V. Structured Text (ST)
Structured Text (SCT) is a high-level text language used to describe functions, function blocks, and program behavior. It can also depict steps, actions, and changes in a sequence of functions (SQDs). Siemens refers to Structured Text programming as SCL, which is essentially the same language, just with a different name. While superficially similar to Pascal, Structured Text is a programming language specifically developed for industrial control applications. It boasts powerful programming capabilities for variable assignment, callback functions and function blocks, expression creation, conditional statements, and iterative programs.
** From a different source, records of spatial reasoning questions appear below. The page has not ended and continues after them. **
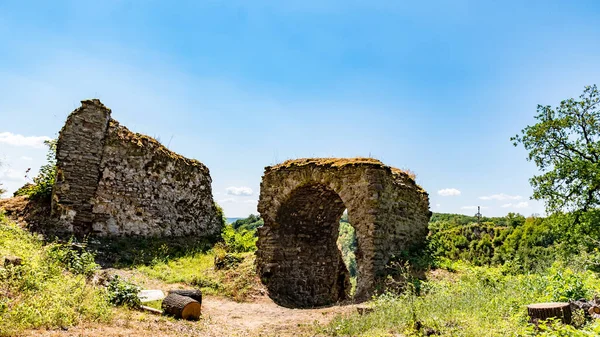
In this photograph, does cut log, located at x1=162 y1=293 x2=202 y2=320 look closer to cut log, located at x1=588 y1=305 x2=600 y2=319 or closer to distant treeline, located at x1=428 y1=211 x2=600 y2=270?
cut log, located at x1=588 y1=305 x2=600 y2=319

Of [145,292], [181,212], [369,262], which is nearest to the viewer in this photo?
[145,292]

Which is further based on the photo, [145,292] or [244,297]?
[244,297]

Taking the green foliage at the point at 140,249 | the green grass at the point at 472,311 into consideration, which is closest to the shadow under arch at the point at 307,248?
the green foliage at the point at 140,249

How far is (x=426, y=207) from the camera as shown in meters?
13.0

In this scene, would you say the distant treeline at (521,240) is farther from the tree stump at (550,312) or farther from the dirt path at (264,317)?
the tree stump at (550,312)

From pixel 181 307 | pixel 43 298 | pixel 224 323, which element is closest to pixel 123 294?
pixel 181 307

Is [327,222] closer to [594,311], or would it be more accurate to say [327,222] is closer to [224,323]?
[224,323]

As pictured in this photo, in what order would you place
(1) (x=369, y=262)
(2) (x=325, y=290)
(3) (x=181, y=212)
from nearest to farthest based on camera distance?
(1) (x=369, y=262), (2) (x=325, y=290), (3) (x=181, y=212)

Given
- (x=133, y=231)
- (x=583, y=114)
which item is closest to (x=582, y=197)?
(x=583, y=114)

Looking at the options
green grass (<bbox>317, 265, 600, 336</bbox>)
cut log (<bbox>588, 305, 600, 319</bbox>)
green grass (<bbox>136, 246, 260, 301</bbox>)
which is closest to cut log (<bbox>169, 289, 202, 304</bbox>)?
green grass (<bbox>136, 246, 260, 301</bbox>)

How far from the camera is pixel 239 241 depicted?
16.5 metres

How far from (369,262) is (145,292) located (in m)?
5.56

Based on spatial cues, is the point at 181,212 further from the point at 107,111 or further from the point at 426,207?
the point at 426,207

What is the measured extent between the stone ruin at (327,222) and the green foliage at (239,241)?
11.5ft
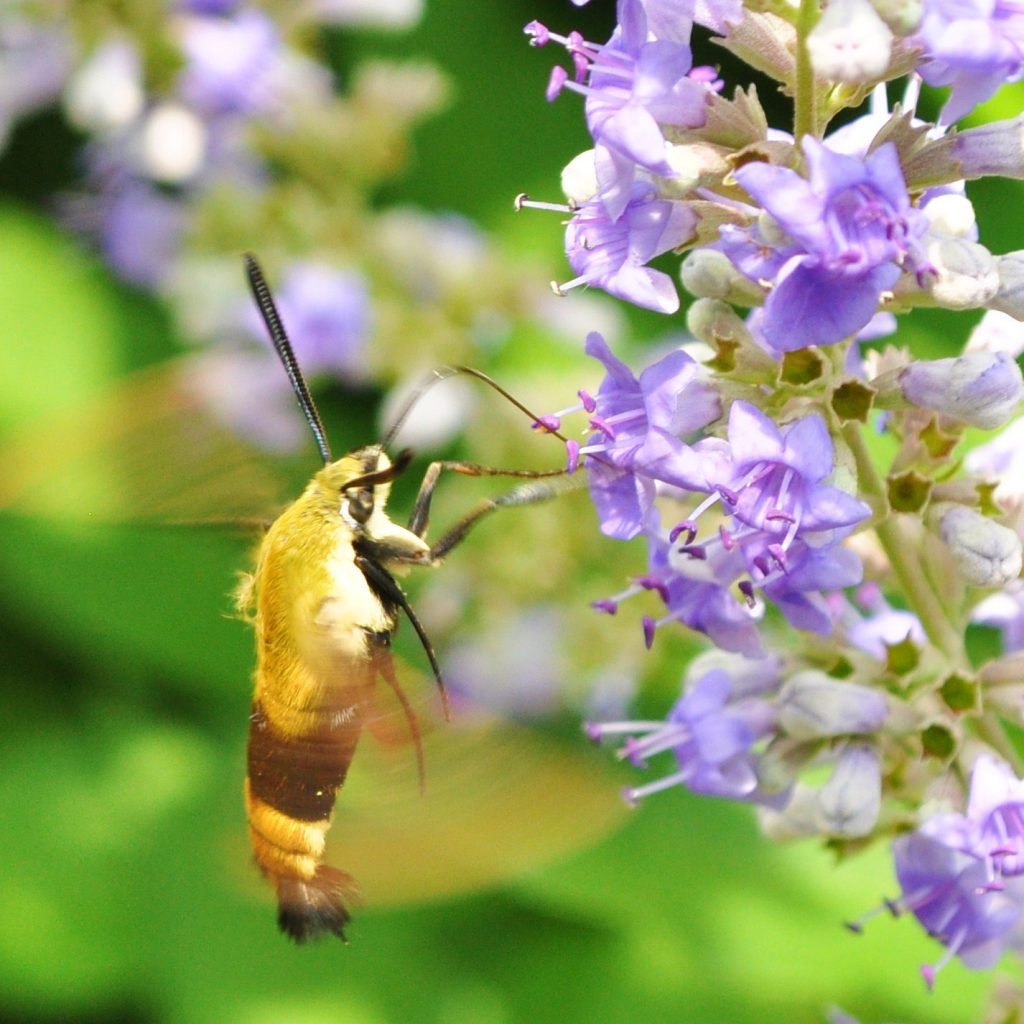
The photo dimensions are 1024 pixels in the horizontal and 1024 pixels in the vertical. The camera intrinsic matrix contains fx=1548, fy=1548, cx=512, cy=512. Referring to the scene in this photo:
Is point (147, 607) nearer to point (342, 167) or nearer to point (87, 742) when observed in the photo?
point (87, 742)

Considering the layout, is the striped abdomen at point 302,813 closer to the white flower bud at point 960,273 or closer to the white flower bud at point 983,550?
the white flower bud at point 983,550

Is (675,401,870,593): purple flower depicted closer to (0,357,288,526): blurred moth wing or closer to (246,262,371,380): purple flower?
(0,357,288,526): blurred moth wing

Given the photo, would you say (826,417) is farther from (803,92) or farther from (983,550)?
(803,92)

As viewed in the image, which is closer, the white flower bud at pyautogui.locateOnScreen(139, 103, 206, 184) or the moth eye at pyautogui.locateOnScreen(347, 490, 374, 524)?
the moth eye at pyautogui.locateOnScreen(347, 490, 374, 524)

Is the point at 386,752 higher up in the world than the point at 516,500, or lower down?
lower down

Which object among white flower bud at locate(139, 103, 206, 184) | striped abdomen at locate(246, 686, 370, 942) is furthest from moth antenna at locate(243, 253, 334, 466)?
white flower bud at locate(139, 103, 206, 184)

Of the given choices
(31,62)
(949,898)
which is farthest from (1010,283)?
(31,62)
In recent years, Structured Text programming has become increasingly popular, with the number of users surpassing those using ladder logic, benefiting a large number of PLC engineers.
(1) Using a high-level programming language enables the completion of complex control operations;
(2) It requires certain knowledge of advanced computer programming languages and programming skills, and the technical requirements for programmers are high. Ordinary electrical personnel cannot complete it.
(3) Its intuitiveness and ease of operation are relatively poor;
(4) It is often used to implement some control functions that are difficult to complete in other languages, such as selecting function modules.